Line 8: contradiction of terms here “open water areas are rarely free of ice” ….. What you mean is that there is usually a mix of open water and grease/frazil and thin solid ice in a polynya. The images supplied in the answer are clearly taken on calm days with little wind pushing ice away from the “up-wind” side.
Please use “evaluation” instead of “verification”, you can never, ever, verify that a model works perfectly, it is always a model of the real thing – nature. Otherwise this section is quite convincing, and very good that you have AWS observations available.
Page 12, line 2: the SIC is between 0% and 7%.
Line 21-22: The most interesting results to me is that the winds do increase when you use a thinner ice cover. This also seems to explain much of the changes in heat flux. Why is this so? You do not discuss this.
Figure 7: Letters H, E, L and K needs to be explained in the caption.
Page 16, line 1: Again the increasing wind – lacking explanation.
Line 4: “the location of clouds vary”
Page 17, line 7: The “realistic configuration” is not the “ref” model run. This is a bit odd. You made your choice though, so we can live with that. But – an explanation is need.

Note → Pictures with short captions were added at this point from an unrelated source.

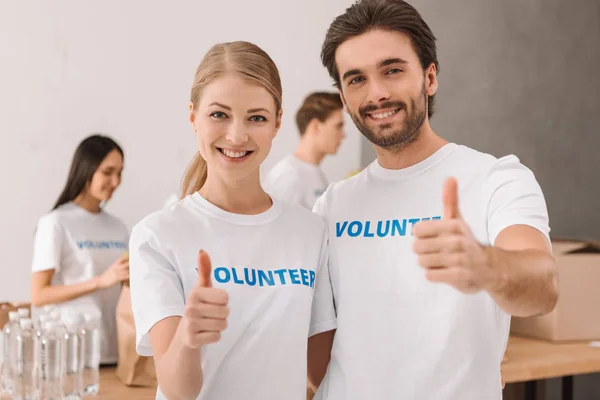 Volunteers showing thumb up — Stock Photo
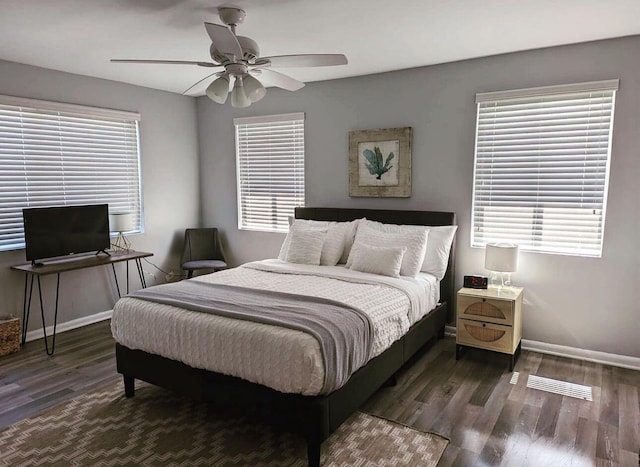 bedroom featuring a ceiling fan, wood finished floors, and baseboards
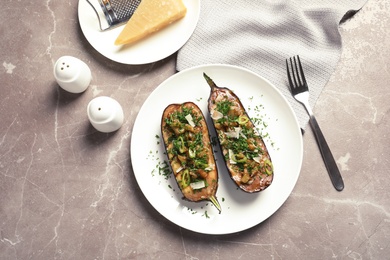 Photo of Flat lay composition with plate of stuffed eggplants on gray table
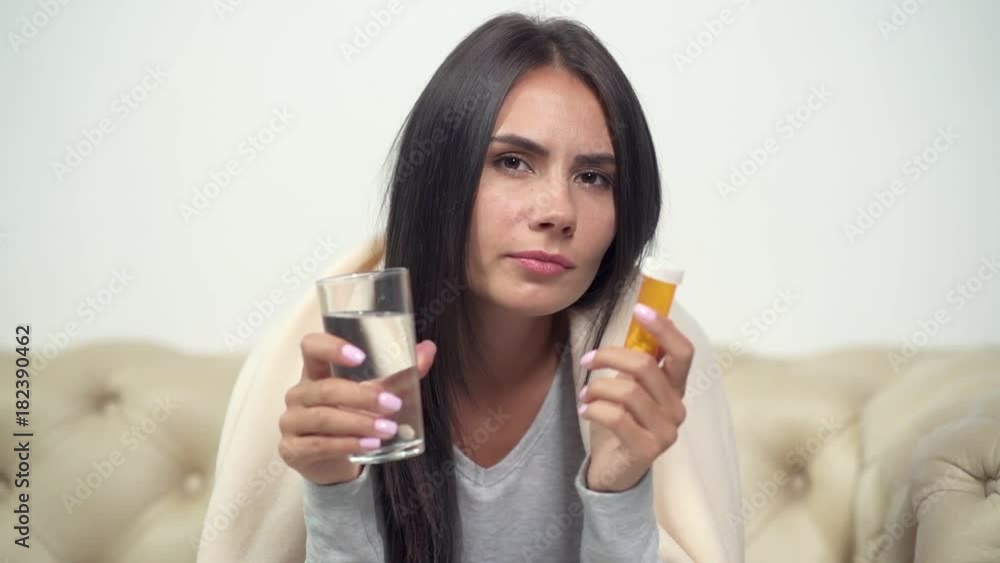 Wide spread infection. Unhealthy young woman going to take drugs while sitting on the couch Wide spread infection. Unhealthy young woman going to take drugs while sitting on the couch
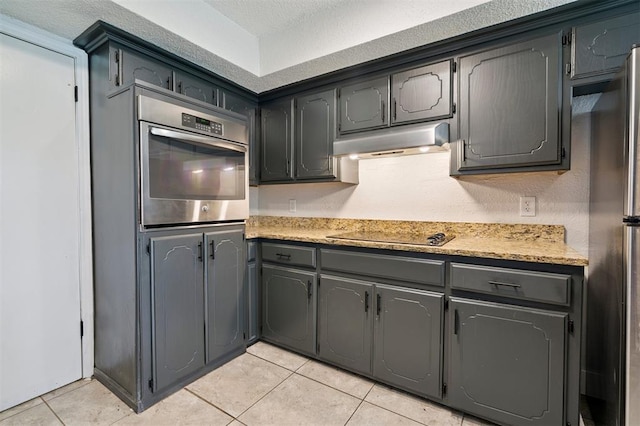 2322 Ripple Creek Ln, Edmond, OK 73012 - kitchen with appliances with stainless steel finishes, under cabinet range hood, and light tile patterned floors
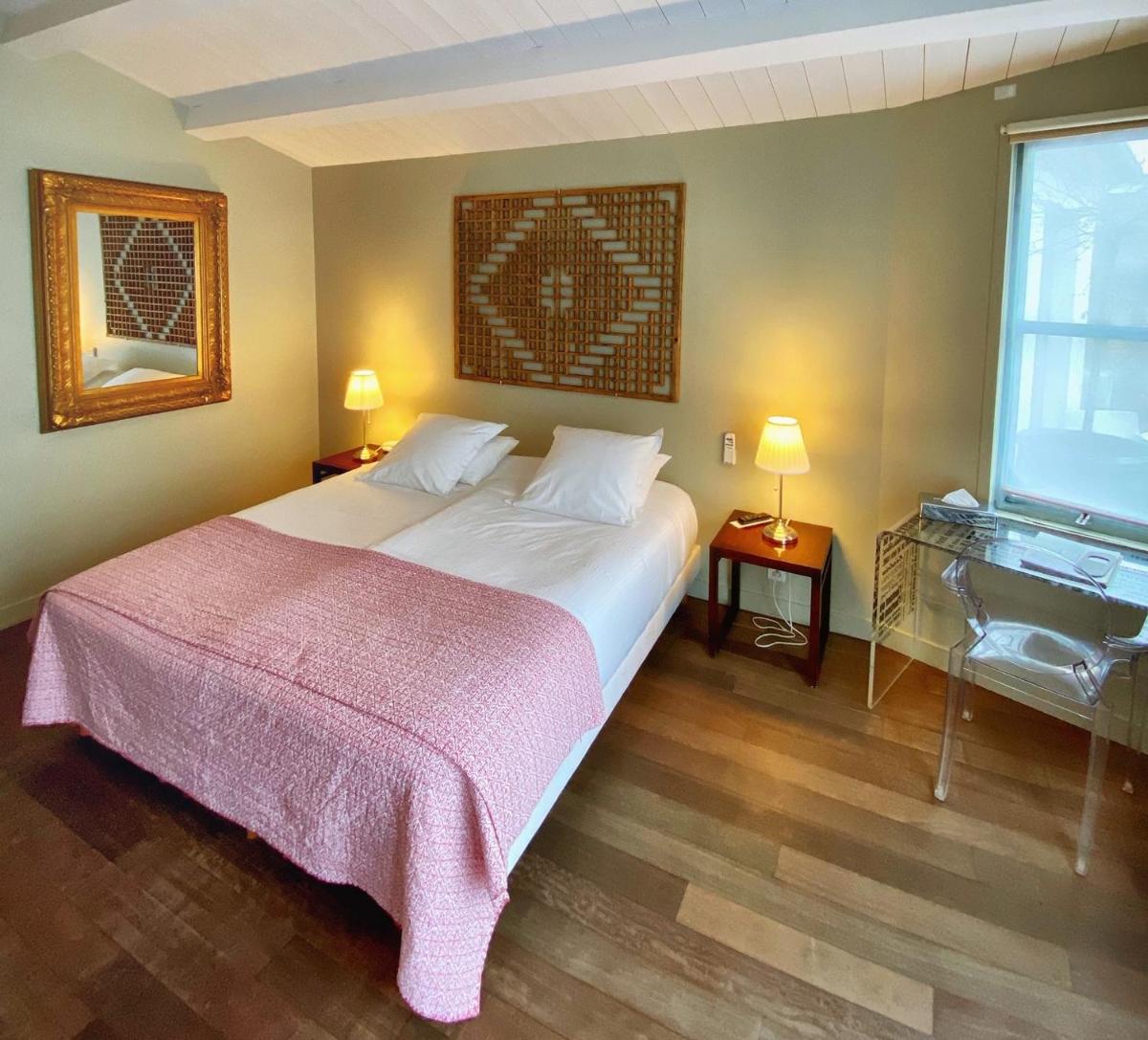 Un ou plusieurs lits dans un hébergement de l'établissement Hotel L'Océan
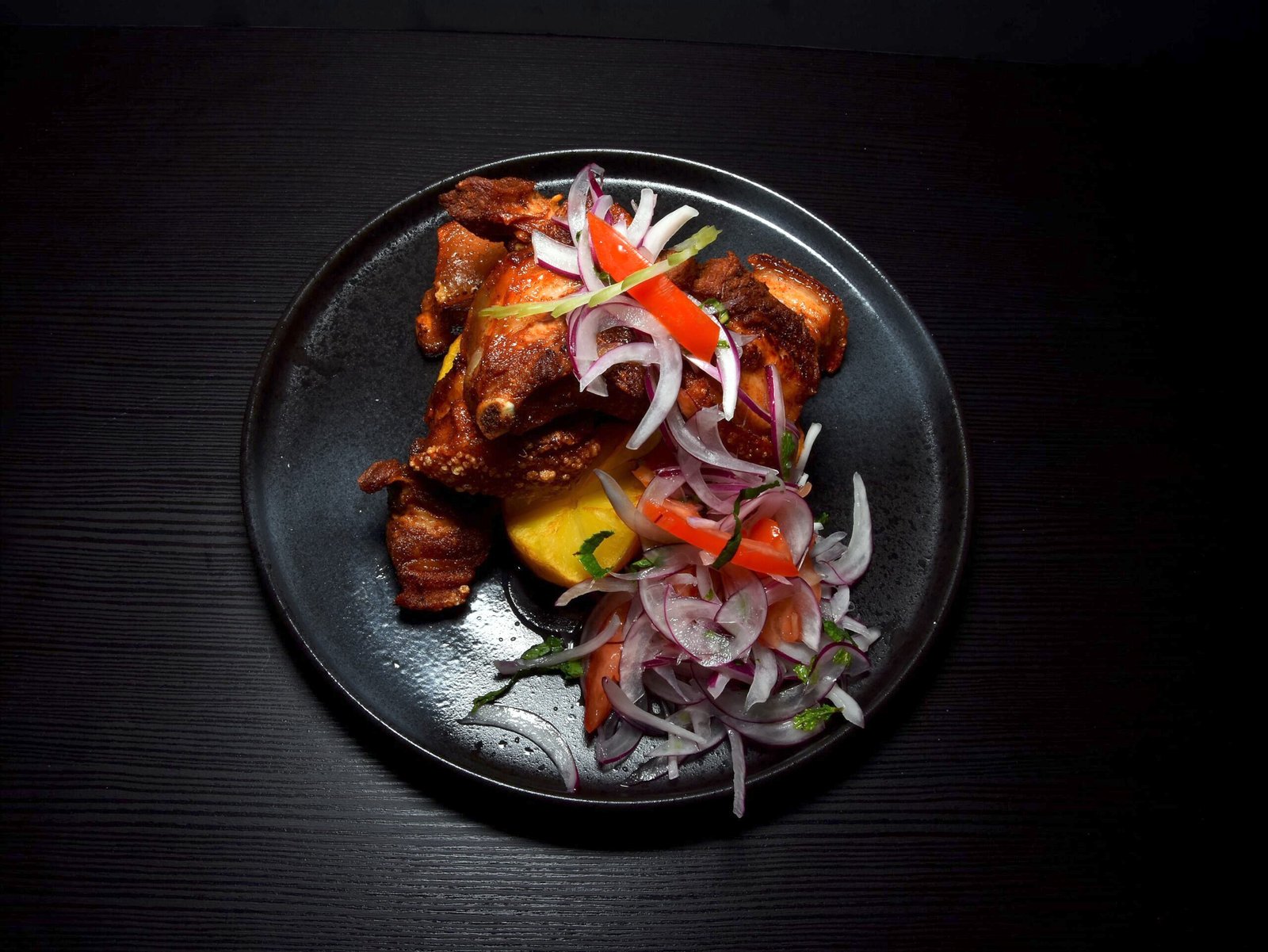 Chicharrón de cerdo acompañado de patata y ensalada de cebolla morada y tomate.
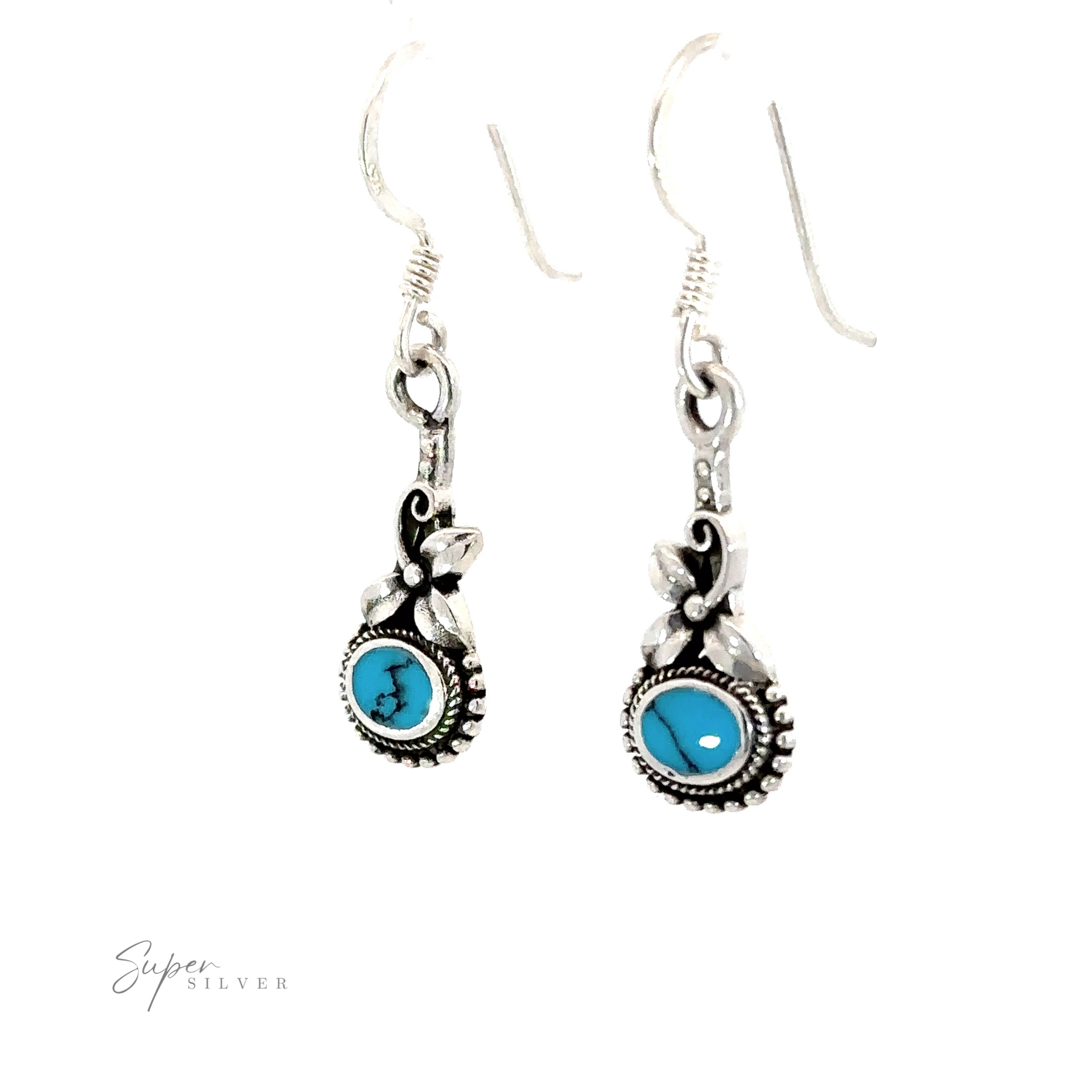 A pair of Inlaid Flower Earrings with Oval Stone, exuding Vintage Charm.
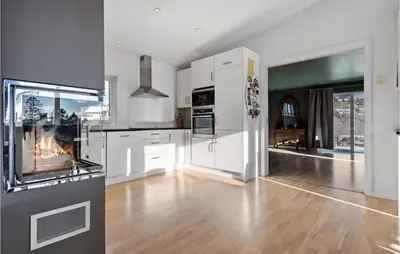 a kitchen with white cabinets and a fireplace at 3 Bedroom Awesome Apartment In Nesttun in Bergen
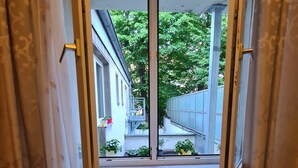 A room with a window overlooking a street, a radiator below the window, and curtains partially drawn. - Cara Vita Hotel (Cologne)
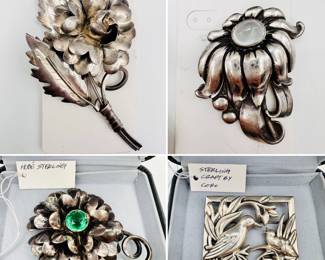 Closeup view of some of the sterling silver brooches from Coro, KBN, Danecraft, Hobé, Viking Craft and more – some with matching earrings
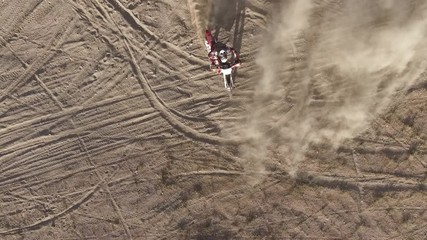 AERIAL: Overhead dynamic shot of a dirt biker as he does a few quick skidding turns on his Honda CRF motorcycle in the desert. - Powered by Adobe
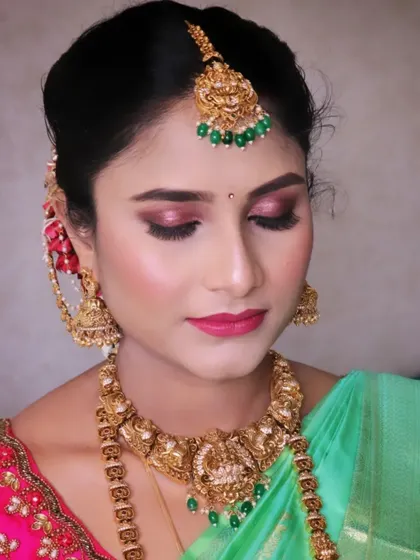 A gorgeous look for Pooja's baby shower. The focus is on her eyes, with a shimmery pink eyeshadow that makes them pop, paired with traditional gold jewelry and a bright green and pink saree.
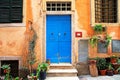 Classic italian house with blue door and orange walls Royalty Free Stock Photo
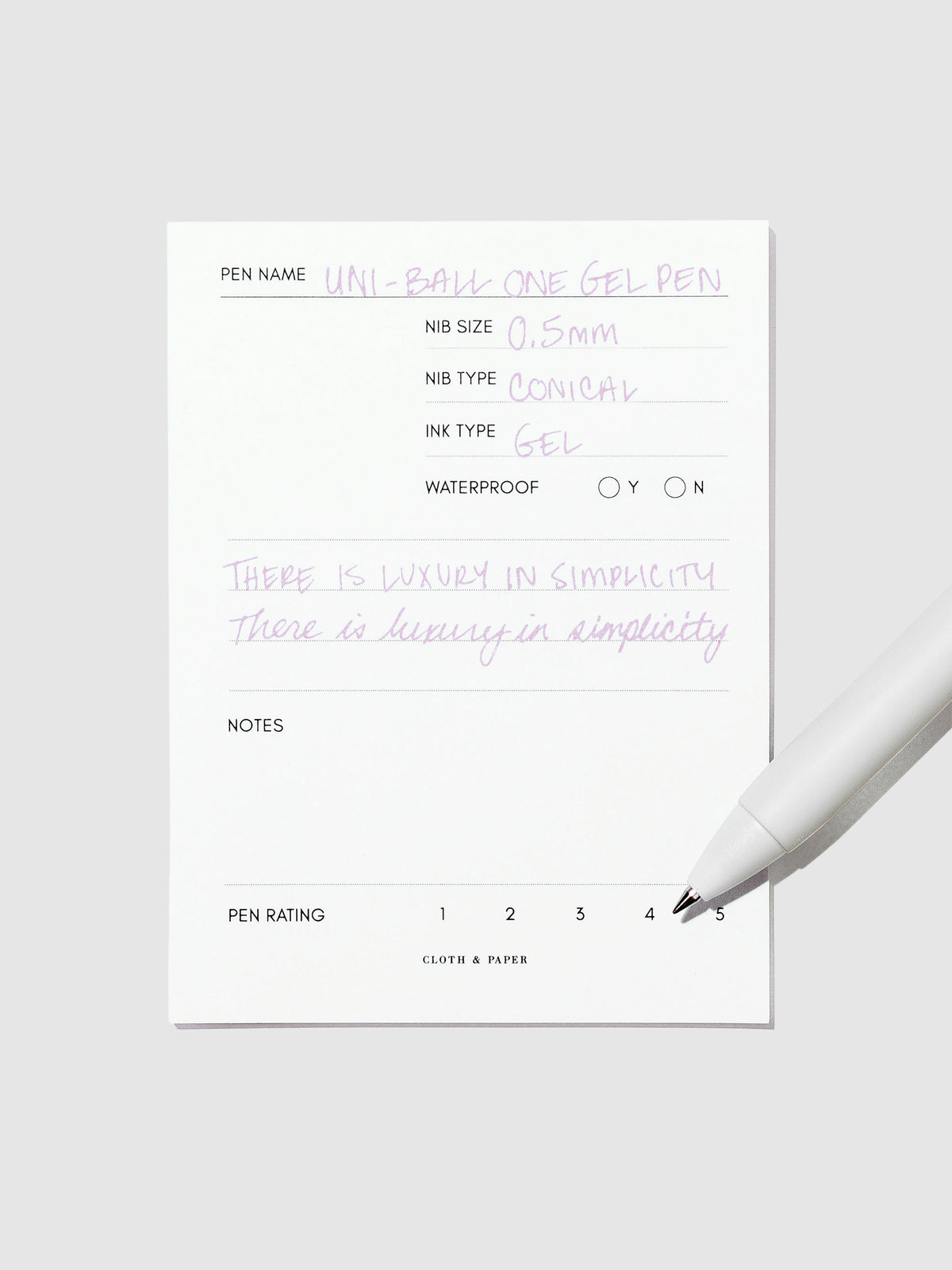 Pen tilted slightly to the right on a neutral background. Color pictured is Plum Purple.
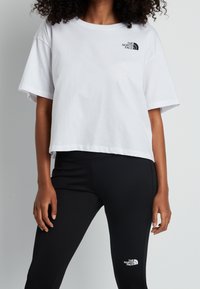 Vit kortärmad t-shirt med en logotyp på bröstet, kombinerad med svarta leggings som har samma logotyp på vaden.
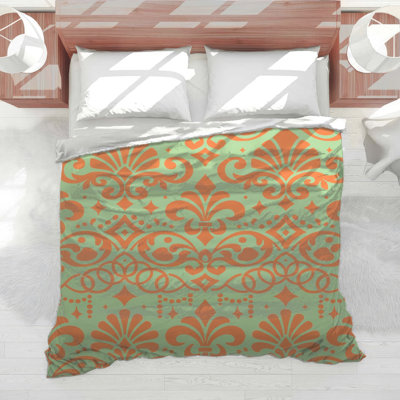 Édredon orange à motif damassé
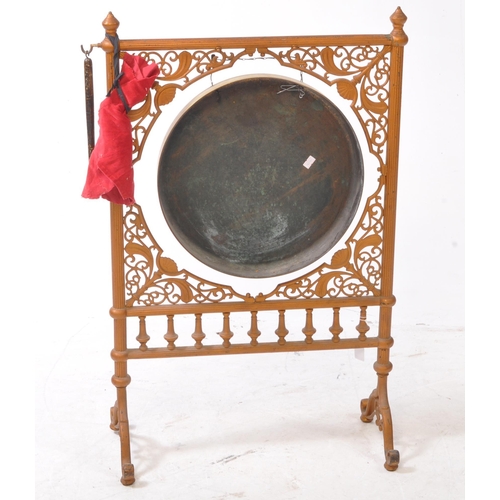 201 - A 20th century dinner gong, featuring a brass gong hanging on a metal chain from a gilt painted cast...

It appears to come with the MODIS results in Figure 12. This is the background you depend upon for the model set-up, so it should be presented first.
Line 17: The “Bowen ratio” needs a citation.
Page 18, Line 8 – 18: The polynya area is prescribed for the different model runs, and is thus model forcing. At least this is what I understand from your description. This is therefore not a result, and is part of the methods. This text should thus be moved to methods.
Page 19, line 8 and line 25: The “realistic assumptions” here needs to be explained as noted above. A different word for this run might be better.
Line 31-32: This increase in ice production and heat loss with thinner ice is NOT a result. It is zero order physics. If your model did not re-produce this basic physics you should be very worried. It is fine that it does, but it cannot be packed in as a result. There are of-course feed-back processes regulating if theresponse is linear, or not. This is the interesting bit, and a result.
You need to implement the wind increase explanation (Page 20, line 3), and the “realistic assumption” (Page 20, line 10).
Page 21, line 26: Is there no ice production outside the polynya? This might be a consequence of the “offline post production” – but in nature there is of course continued growth outside the polynya. Must be mentioned.
I suggest that all abbreviations should be removed from the Conclusion, one should be able to read it on it’s own.
Page 22, Line 22: Please change to: “ ….based on simulations with a regional atmospheric model (CCLM)”. This is needed because many people read Conclusion first.
Line 29: Add something after “realistic assumption” as noted with “major” points. Perhaps: “for the most realistic assumptions based on remote sensing of ice thickness”.
Page 23, line 1 – 3: Here you should clearly mention that a coupled models would be benefitial. Using a slab ocean + sea ice + atmosphere would produce it’s own sea ice thickness based on the heat fluxes, as happens in nature.